Exercise instructions: Only one stretch of the listing below is wanted. Begin at the line that has "Consider this experimental", stop after the line that has "Standard Manifold Mixup works", and repeat every line in between exactly.

Recorded information:
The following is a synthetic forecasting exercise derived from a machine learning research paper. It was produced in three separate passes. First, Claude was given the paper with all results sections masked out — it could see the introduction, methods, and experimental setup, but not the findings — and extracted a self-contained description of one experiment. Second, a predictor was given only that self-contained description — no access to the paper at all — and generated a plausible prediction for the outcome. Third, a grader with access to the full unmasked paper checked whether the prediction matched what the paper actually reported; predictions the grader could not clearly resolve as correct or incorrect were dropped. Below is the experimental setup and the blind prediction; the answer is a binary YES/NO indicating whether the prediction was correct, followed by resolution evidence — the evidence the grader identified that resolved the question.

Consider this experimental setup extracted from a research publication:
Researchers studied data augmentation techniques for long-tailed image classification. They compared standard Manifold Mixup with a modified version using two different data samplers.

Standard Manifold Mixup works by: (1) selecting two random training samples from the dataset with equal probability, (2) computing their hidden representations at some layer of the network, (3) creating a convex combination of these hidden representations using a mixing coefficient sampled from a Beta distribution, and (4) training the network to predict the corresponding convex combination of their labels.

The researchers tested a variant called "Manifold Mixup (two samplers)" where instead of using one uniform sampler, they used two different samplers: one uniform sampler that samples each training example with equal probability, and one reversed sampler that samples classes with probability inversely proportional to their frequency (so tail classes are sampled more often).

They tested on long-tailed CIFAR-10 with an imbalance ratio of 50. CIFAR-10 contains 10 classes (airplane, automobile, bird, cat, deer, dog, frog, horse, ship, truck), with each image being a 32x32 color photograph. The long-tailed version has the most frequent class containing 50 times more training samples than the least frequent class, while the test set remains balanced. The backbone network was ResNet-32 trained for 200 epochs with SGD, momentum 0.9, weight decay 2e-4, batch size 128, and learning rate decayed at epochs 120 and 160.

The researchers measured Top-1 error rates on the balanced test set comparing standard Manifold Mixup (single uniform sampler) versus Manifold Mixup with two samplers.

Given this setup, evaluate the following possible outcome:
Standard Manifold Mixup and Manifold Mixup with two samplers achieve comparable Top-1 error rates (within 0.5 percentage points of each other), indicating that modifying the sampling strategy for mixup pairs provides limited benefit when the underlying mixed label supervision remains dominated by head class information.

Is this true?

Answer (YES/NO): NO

Response to the task:
Consider this experimental setup extracted from a research publication:
Researchers studied data augmentation techniques for long-tailed image classification. They compared standard Manifold Mixup with a modified version using two different data samplers.

Standard Manifold Mixup works by: (1) selecting two random training samples from the dataset with equal probability, (2) computing their hidden representations at some layer of the network, (3) creating a convex combination of these hidden representations using a mixing coefficient sampled from a Beta distribution, and (4) training the network to predict the corresponding convex combination of their labels.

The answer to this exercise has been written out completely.